The celebrity profile is its own weird beast, able to tip over the line into horrific cliché or mean-spirited takedown with ease. Gay Talese’s landmark profile “Frank Sinatra Has a Cold,” written for Esquire in 1966, hangs over the genre like a colossus — Talese took a star on the wane and came up with a piece that said profound things about the way we live now. While not every celebrity profile hits that Talese brilliance, the ones that do get some notoriety, for whatever reason, can be well worth reading. The results will enchant, annoy, and fascinate you in equal measures.
“Frank Sinatra Has a Cold,” by Gay Talese, Esquire, April 1966
The granddaddy of them all, the first thing you read in journalism class, one of the ur-texts of New Journalism, Talese’s classic is so perfectly written, so ingeniously structured, that it’s hard to imagine a world where this profile doesn’t exist, mocking every writer about how you could do better. A delicious bonus: Talese annotated it for Nieman Storyboard last year. Enjoy.
“Strange Love,” by Lynn Hirschberg, Vanity Fair, September 1992
As a celebrity profiler, Hirschberg is one of the great takedown artists. This particular profile — written right in the center of the grunge era and at the height of “Kurt [Cobain] and Courtney [Love]”/Nirvana and Hole mania — is notorious for its allegations that Love took heroin when she was pregnant with the couple’s daughter, Frances Bean.

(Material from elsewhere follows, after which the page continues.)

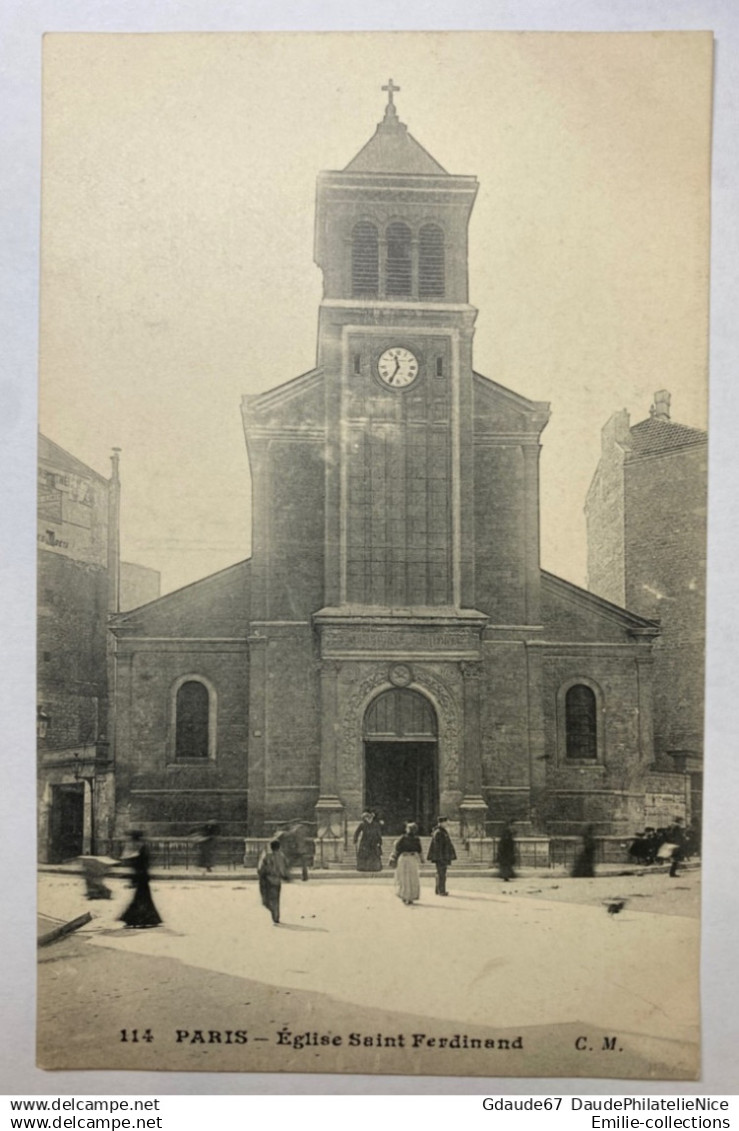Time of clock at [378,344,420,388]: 11:34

After the magazine came out, the child was temporarily taken away from Love and Cobain by the authorities. Love’s grudge has continued: she threatened to beat up Hirschberg at a party with Quentin Tarantino’s Oscar, and she’s gone on record as saying the humiliation of that interview led to Cobain’s suicide.
“Angelina Jolie Dies For Our Sins,” by Tom Junod, Esquire, July 2007
The Esquire man, often a staff writer like Tom Junod (a good journalist!), is often charged with writing the florid poesy that passes for insight on the erotic mystery that is the beautiful Hollywood star (but never, alas, Jared Leto). Jolie, of course, has always been a canny manipulator of her own image (remember the vials of blood? Knives? Billy Bob?) This particular profile of Jolie has gotten howls that it may be “the worst celebrity profile ever,” as, well, it starts with, “This is a 9/11 story… It’s a 9/11 story because it’s a celebrity profile.” Yeah.
“M.I.A.’s Agitprop Pop,” by Lynn Hirschberg, The New York Times Magazine, May 2010
Ah, yes, the notorious “truffle fries” interview. The second appearance by Hirschberg on this list, the juxtaposition of M.I.A.’s revolutionary statements with her bourgeois existence was a hatchet job that seemed to be M.I.A.’s last big moment of nearly mainstream cultural relevance (until “Bad Girls” and the 2012 Super Bowl). Her image took a hit, and the very long list of “corrections” at the bottom of this piece indicates some fights between her people and the magazine: “While M.I.A. did make those remarks, she did not make the entire statement at the same point in the interview, or in the order in which it was presented.”
“The Apostate,” by Lawrence Wright, The New Yorker, February 2011
So, this profile is a little bit different. Yes, Haggis was a Hollywood screenwriter and director, an Oscar winner for Crash in 2004. He was also a Scientologist, and one who publicly broke with the church. He shares his story with Wright in a stunning 25,000-word profile, a piece that would be the root of Wright’s brilliant book, Going Clear: Scientology, Hollywood, and the Prison of Belief. The last lines are corkers: “I was in a cult for thirty-four years. Everyone else could see it. I don’t know why I couldn’t.”
“American Marvel,” by Edith Zimmerman, GQ, July 2011
This weird little humor piece is, in its own nutty way, a kind of brilliant riposte to the average drooling over babely ingenues piece by devolving into its own deranged drooling over babely male star Chris Evans and maybe kind of sleeping in his guest room, googling “help me california” on my phone piece. It came on the heels of a bananas profile of Channing Tatum that involved drinking in a California ghost town, and it was part of a short-lived wave of celebrity profiles that were actually surprising to the reader. At the time, it inspired a lot of hand-wringing about journalistic ethics and female journalists in particular, but now it seems to be enduring as a piece of celebrity profiling that’s bratty and hilarious and almost radical in its fuck-off to the usual suck-up ethos.